Alla buvette di Montecitorio il ministro della Giustizia Carlo Nordio, che non è certo a digiuno di letture, si affida a Winston Churchill per spiegare il complicato rapporto tra le due sponde dell'Atlantico e quell'accordo sui dazi, tutt'altro che brillante per gli europei, accettato da Ursula Von der Leyn con un'espressione con cui si può motivare tutto: "poteva andare peggio". "Churchill - cita il dotto Nordio - che era mezzo americano per via di madre, diceva dei suoi mezzi connazionali: Gli americani hanno il vizio di fare il bidet in pubblico e di far bere l'acqua agli alleati". Un giudizio che il guardasigilli coniuga con un'altra perla dello statista inglese: "Diceva Winston: gli americani sono quelli che sono, ma sono gli unici che abbiamo".
Nelle parole di Churchill ci sono le ragioni, l'iniquità e la debolezza che hanno fatto da cornice all'accordo siglato nel campo da golf di Turnberry in Scozia di proprietà di Donald Trump. Nel day after anche i più convinti sostenitori non parlano di un successo, ma di un epilogo obbligato per evitare guai. Un'intesa ancora dai contorni fumosi visto che i due comunicati, quello della Casa Bianca e di Bruxelles, su molti punti offrono versioni diverse. Un accordo, quindi, foriero di insidie e di probabili incomprensioni future. E poi è ancora aperta la partita che riguarda gli accordi settoriali, i farmaci, il vino, l'agroalimentare, etc : ogni paese, manco a dirlo, spera di spuntare qualche percentuale in meno nei dazi sui propri prodotti strategici, un'ambizione che offre la possibilità al Tycoon di dividere gli europei. Per non parlare dei corollari all'intesa: i 750 miliardi per acquistare a caro prezzo l'energia americana, oppure i 600 miliardi di investimenti europei negli States. Bruxelles si è precipitata a dire che l'accordo "non è giuridicamente vincolante". Bisogna vedere se Trump la pensa allo stesso modo.
Ecco perché per motivare l'accaduto in Parlamento qualcuno taglia la testa al toro partendo dall'assunto quasi dogmatico che a Trump non si poteva dire no.
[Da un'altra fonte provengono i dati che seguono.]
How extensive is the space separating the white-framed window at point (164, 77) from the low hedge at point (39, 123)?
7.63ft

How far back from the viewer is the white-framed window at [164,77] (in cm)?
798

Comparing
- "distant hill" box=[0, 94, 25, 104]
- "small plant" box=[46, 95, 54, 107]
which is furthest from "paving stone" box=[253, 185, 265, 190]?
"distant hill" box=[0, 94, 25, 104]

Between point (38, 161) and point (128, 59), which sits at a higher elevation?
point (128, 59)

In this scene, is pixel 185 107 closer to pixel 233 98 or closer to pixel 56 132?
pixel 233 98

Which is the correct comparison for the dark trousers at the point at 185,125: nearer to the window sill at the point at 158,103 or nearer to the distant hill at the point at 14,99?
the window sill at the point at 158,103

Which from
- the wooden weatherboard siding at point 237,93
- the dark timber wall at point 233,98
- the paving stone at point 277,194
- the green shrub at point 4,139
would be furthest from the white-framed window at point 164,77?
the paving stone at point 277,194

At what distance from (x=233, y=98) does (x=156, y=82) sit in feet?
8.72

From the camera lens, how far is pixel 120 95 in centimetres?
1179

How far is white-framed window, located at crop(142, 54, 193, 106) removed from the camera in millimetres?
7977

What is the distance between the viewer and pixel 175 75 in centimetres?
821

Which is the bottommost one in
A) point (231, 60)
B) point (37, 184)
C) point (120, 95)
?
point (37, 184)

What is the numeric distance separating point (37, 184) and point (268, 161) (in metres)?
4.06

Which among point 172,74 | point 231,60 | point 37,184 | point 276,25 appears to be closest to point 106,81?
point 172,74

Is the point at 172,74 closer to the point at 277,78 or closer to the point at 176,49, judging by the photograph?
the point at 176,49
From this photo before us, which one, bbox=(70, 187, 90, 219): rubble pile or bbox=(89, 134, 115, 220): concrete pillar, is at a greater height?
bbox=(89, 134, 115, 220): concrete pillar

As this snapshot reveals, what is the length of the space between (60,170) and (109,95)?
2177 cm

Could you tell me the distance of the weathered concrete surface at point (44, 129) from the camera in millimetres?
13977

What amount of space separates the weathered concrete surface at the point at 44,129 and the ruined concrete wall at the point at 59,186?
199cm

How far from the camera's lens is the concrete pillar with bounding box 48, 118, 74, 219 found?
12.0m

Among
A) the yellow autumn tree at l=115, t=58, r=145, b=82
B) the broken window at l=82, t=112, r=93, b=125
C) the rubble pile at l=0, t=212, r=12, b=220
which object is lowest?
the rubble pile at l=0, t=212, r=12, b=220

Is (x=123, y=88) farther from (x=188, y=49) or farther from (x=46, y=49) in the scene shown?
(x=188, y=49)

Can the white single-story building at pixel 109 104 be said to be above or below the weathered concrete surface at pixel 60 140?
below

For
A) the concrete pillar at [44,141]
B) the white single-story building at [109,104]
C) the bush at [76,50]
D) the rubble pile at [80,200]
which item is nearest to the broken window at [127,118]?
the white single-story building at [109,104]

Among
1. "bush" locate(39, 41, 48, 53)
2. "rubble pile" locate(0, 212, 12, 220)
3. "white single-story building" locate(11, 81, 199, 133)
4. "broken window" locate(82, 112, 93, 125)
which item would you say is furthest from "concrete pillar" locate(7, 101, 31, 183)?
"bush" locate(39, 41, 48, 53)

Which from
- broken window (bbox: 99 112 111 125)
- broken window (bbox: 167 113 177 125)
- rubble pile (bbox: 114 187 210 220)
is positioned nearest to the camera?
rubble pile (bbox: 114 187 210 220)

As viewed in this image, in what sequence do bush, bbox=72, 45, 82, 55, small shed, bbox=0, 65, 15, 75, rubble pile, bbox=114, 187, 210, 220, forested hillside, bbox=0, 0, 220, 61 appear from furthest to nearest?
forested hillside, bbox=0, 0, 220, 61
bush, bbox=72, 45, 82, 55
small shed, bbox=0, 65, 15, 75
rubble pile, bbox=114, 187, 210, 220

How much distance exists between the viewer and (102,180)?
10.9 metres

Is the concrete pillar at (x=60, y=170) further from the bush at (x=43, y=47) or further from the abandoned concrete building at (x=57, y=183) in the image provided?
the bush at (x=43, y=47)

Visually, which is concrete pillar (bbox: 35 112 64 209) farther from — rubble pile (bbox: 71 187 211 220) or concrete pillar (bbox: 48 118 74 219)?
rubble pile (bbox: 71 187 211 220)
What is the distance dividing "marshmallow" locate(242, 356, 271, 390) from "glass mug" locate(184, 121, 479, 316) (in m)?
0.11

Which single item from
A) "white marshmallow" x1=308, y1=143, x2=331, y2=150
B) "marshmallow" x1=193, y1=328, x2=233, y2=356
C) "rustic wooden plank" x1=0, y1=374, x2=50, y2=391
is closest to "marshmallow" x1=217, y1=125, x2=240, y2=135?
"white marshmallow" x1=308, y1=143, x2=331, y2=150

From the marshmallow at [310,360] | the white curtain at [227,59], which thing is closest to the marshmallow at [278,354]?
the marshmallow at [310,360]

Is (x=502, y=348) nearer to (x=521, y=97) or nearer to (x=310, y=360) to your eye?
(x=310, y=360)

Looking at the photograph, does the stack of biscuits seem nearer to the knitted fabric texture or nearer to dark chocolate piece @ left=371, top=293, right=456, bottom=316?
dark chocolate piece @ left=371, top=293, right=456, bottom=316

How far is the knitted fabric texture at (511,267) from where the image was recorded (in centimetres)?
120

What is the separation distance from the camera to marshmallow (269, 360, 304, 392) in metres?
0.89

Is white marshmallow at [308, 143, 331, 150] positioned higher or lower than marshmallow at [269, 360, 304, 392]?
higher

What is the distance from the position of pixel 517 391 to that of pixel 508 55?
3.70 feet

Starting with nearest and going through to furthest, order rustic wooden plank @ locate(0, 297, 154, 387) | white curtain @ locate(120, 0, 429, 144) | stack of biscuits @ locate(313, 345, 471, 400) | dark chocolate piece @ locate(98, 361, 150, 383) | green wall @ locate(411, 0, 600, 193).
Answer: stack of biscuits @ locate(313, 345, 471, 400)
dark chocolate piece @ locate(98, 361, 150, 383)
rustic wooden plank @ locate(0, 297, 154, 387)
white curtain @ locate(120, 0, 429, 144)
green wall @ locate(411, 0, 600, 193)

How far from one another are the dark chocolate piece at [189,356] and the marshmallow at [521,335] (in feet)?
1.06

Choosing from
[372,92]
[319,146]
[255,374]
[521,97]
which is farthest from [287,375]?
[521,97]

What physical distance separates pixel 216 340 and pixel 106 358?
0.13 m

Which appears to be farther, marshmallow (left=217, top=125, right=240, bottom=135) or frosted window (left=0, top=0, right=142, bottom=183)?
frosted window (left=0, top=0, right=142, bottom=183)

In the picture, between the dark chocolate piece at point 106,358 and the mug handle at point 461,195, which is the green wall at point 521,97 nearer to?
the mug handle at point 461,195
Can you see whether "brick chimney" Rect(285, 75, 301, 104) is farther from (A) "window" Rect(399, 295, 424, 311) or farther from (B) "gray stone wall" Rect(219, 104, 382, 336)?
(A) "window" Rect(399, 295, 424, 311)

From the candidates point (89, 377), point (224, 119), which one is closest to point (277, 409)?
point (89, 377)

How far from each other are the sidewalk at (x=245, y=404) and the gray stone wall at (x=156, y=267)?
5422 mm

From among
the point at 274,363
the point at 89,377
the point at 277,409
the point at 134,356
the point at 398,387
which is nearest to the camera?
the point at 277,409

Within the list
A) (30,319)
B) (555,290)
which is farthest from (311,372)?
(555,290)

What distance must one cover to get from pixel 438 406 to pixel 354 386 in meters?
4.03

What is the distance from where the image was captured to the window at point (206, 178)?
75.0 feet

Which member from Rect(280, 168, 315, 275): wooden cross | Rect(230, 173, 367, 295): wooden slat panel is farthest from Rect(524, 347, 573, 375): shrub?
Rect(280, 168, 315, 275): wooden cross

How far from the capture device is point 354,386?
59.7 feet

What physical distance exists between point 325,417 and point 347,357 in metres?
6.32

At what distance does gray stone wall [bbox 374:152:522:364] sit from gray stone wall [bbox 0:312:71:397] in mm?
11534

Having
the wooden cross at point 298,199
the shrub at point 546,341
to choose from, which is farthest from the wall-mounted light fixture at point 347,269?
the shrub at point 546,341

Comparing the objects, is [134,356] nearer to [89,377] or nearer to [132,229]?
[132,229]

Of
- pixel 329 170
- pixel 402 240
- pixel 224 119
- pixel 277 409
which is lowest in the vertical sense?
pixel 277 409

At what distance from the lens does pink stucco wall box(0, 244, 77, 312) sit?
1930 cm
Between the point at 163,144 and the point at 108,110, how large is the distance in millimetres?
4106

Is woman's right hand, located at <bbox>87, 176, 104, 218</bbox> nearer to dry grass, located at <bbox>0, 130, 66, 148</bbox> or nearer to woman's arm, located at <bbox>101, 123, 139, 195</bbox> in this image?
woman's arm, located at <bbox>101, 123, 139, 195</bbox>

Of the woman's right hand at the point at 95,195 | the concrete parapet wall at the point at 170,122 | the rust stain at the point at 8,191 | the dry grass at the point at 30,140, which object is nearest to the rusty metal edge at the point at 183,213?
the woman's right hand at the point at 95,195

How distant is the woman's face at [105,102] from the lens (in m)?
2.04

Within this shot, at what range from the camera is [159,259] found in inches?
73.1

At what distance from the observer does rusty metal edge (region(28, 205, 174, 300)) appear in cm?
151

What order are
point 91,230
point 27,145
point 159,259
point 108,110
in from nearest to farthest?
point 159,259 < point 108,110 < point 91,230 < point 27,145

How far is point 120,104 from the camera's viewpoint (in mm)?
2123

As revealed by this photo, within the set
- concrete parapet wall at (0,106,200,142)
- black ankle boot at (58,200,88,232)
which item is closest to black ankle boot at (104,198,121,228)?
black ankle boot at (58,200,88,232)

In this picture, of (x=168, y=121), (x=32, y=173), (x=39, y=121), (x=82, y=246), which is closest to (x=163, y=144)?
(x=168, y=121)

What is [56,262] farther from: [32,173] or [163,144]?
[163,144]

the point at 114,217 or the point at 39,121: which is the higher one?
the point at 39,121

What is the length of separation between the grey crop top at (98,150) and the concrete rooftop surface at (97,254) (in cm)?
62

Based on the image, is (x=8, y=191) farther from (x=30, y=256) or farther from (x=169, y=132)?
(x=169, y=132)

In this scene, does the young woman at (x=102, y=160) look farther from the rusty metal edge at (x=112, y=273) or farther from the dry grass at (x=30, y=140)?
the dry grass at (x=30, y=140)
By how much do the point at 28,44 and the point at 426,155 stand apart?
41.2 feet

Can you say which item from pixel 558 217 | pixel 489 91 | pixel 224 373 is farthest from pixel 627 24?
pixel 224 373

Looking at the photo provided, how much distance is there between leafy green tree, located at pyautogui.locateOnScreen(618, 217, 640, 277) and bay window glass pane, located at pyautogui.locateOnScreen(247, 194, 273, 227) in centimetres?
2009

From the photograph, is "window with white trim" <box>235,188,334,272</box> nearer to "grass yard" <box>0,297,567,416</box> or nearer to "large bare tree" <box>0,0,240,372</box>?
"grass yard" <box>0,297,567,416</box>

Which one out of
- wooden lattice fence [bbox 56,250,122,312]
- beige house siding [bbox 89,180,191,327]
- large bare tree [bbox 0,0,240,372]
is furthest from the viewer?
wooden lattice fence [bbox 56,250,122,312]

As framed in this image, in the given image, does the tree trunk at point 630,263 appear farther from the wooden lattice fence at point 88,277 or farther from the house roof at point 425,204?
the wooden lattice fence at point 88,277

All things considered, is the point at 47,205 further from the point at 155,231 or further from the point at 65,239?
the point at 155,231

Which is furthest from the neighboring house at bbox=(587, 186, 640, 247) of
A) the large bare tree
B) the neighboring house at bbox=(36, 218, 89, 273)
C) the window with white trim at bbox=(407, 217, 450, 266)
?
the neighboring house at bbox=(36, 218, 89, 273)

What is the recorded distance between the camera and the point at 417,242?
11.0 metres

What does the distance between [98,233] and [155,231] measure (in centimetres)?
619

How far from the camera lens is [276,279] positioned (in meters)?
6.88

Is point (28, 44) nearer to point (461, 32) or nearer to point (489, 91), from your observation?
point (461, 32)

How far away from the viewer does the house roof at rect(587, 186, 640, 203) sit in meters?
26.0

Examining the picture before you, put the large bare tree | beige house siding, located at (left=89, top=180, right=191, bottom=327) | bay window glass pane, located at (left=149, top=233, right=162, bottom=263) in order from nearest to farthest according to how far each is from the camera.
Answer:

Era una proposta - sembra una citazione del Padrino - che non si poteva rifiutare. "Quello comanda - taglia corto Paolo Barelli, capogruppo dei forzisti - e ora che farà la Schlein la guerra a Trump?". "Non avevamo carte in mano - gli fa eco Lorenzo Cesa - è il costo dell'alleanza con gli Usa. Dobbiamo solo aspettare, nel giro di un anno e mezzo passerà la nottata: sono stato tra i repubblicani USA e ho sentito con le mie orecchie quello che pensano davvero di Trump".
C'è molto fatalismo in questi sfoghi. Lo stesso che ritrovi pure in qualche ministro. "Adesso il rischio - ammette il quello dei rapporti con il Parlamento, Luca Ciriani - è che Trump riesca a dividerci. Il momento è difficile. Ci vorrà del tempo prima che l'Europa diventi una superpotenza".
Insomma, nessuno ha ricette in tasca. L'accaduto in questa narrazione è frutto del destino cinico e baro. L'unica ribellione la ritrovi nel passato, dagli echi che in Parlamento giungono da casa Draghi: dicono che l'ex-premier rammenti ai suoi interlocutori di aver messo per tempo in guardia dalle conseguenze dei "dazi asimmetrici" con gli Usa, dal rischio di una sorta di "sudditanza". Dietro gli va un pezzo di sinistra, ma soprattutto gli abitanti del centro che guarda a sinistra. Matteo Renzi è scatenato perché lo avrebbe preferito alla vdL nel ruolo di mediatore con la Casa Bianca. "La Meloni - spiega Carlo Calenda - ha fatto una menata pazzesca a non tenersi lontana da un deal tutto in perdita determinato dalla von der Leyen, che ha interpretato il tradizionale atteggiamento tedesco non con lo spirito della Merkel, ma di una pippa". "In Scozia - rincara il riformista del Pd Vincenzo Amendola - Ursula ha fatto la caddy di Donald".
"Con Trump - osserva Claudio Lotito con la voce dell'esperienza - devi avere le palle Non è roba da
Ursula. Io lo conosco indirettamente, è un bambinone. Devi osare: quando abbaia devi abbaiare. Come fa la moglie che da quanto mi dicono lo vuole lasciare. Poi c'è il custode che la convince dicendogli ma chi te lo fa fare?".